流路は、半導体製造技術であるフォトリソグラフィエッチングを応用して作られます。チップ上に感光剤を塗り、紫外線で流路パターンを転写した後、不要な部分を削り取ることで微細な溝を形成します。この流路に冷却水を流し込むと、チップで発生した熱によって水が沸騰し、蒸発し、気化熱で冷却を行うことができます。

気化した水蒸気の悪影響はないのか

 東京大学が開発した手法において、気化した水蒸気が直接的な悪影響を及ぼす可能性は低いです。むしろ、水蒸気の発生をうまく制御することが、この冷却技術の核心的なポイントとなっています。

水蒸気の役割と制御

 この冷却技術では、マイクロ流路に流し込まれた水は、チップの熱によって意図的に気化させられます。この気化によって生じる気化熱を利用して、効率的に熱を奪い取ります。従来の技術では、水蒸気の泡が流路を塞ぎ、冷却効率を不安定にさせる問題がありました。

 しかし、東京大学が開発した三次元マイクロ流路構造は、この問題を解決しています。


悪影響への対策

 この技術では、以下の工夫により水蒸気による悪影響を防止しています。

  • 流路の構造: 複雑な三次元構造を持つ流路は、毛細管現象を利用して常にチップ表面に水の薄膜を供給し、安定した冷却を保ちます。
  • 水蒸気の排出: 発生した水蒸気は、流路の中央部を通って効率的に排出されるように設計されています。これにより、水蒸気の泡が冷却水の流れを妨げたり、冷却面から水を遠ざけたりする「ドライアウト」と呼ばれる現象を防ぎます。

 最終的に、この技術は密閉されたシステムとして機能するため、外部環境に水蒸気が漏れ出すことはありません。水蒸気は冷却システム内の専用流路を通って回収され、循環する仕組みになっています。これにより、水蒸気がチップや周囲の回路を腐食させるといったリスクも排除されます。

この技術は、水蒸気が流路を塞ぐ「ドライアウト」を防ぐため、三次元構造の流路で水と水蒸気の流れを分離しています。気化した水蒸気はシステム内で回収・再利用されるため、チップや外部環境に悪影響を与えることはありません。

チップが高温になると、電気抵抗が増加する理由は

 チップが高温になると電気抵抗が増加する主な理由は、チップ内の金属配線の抵抗が増加するためです。これは、金属の原子が熱によって激しく振動し、電子の動きを妨げるためです。

導体(金属)と半導体

 チップ内には、電気を流す役割を持つ金属の配線(導体)と、電気の流れを制御する半導体の両方が存在します。それぞれの電気抵抗の温度に対する特性は異なります。

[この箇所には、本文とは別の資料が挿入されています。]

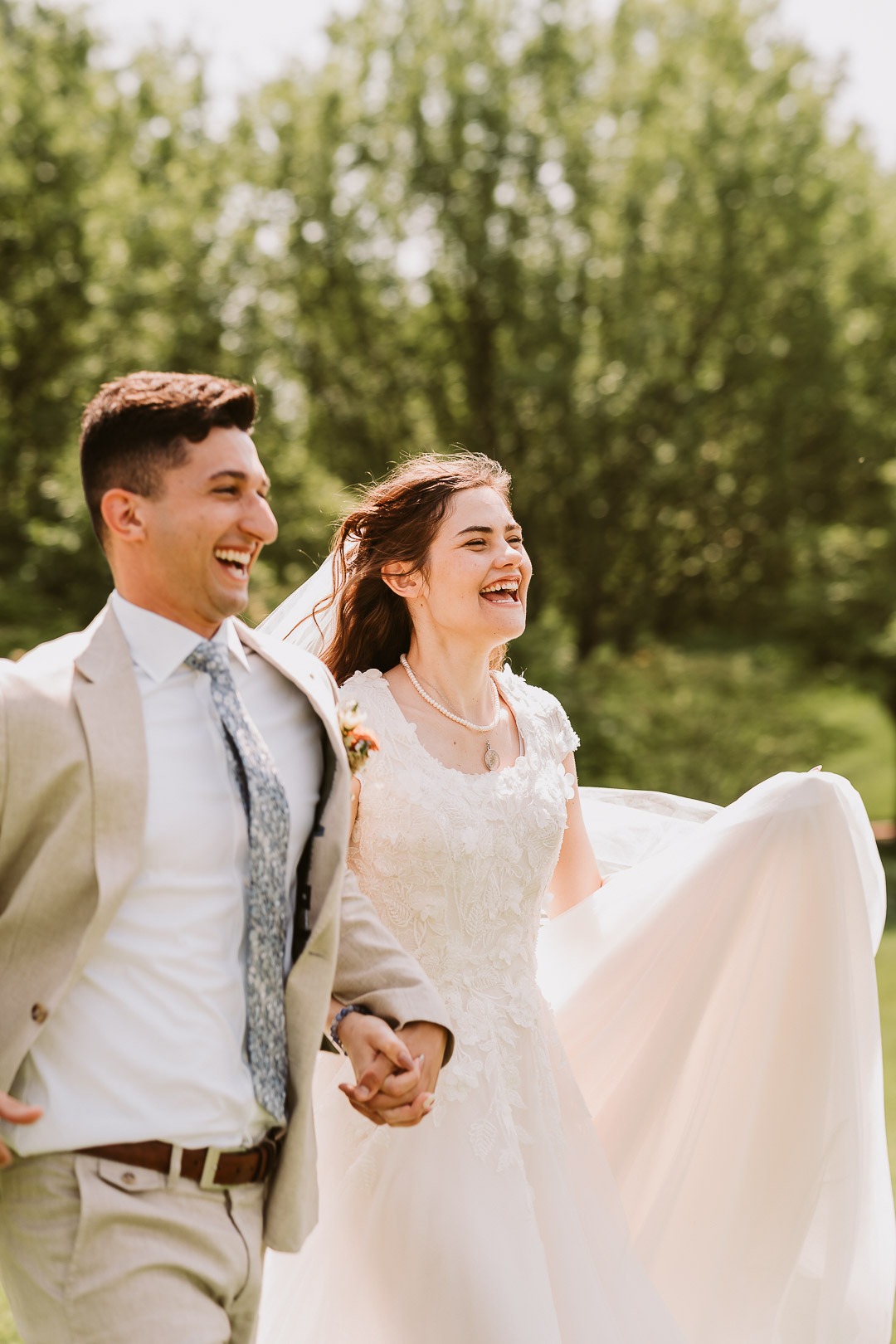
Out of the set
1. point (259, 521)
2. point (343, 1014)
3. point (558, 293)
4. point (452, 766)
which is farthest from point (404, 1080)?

  • 金属(導体)の場合: 温度が上がると、金属原子の熱振動が活発になります。この振動は、電流を運ぶ自由電子がスムーズに移動するのを妨げます。これにより、電子が原子と衝突する回数が増え、電気抵抗が増加します。チップ内の配線は主に銅やアルミニウムといった金属でできており、高温になるとこの原理で抵抗が増加します。
  • 半導体の場合: シリコンなどの半導体は、基本的に導体とは逆の性質を持ちます。高温になると、熱エネルギーによって電子が自由になり(キャリアが増加)、電気を運びやすくなるため、抵抗は減少します。

 しかし、チップ全体としての電気抵抗は、金属配線の抵抗増加が支配的となるため、最終的に高温になると抵抗が増加する傾向にあります。この抵抗の増加は、さらに熱を発生させ、チップの性能低下や故障につながる悪循環を引き起こします。

チップが高温になると、内部の金属配線原子の熱振動が激しくなります。この振動が電子の流れを妨げるため、電気抵抗が増加します。これにより、チップの性能が低下する悪循環が生じます。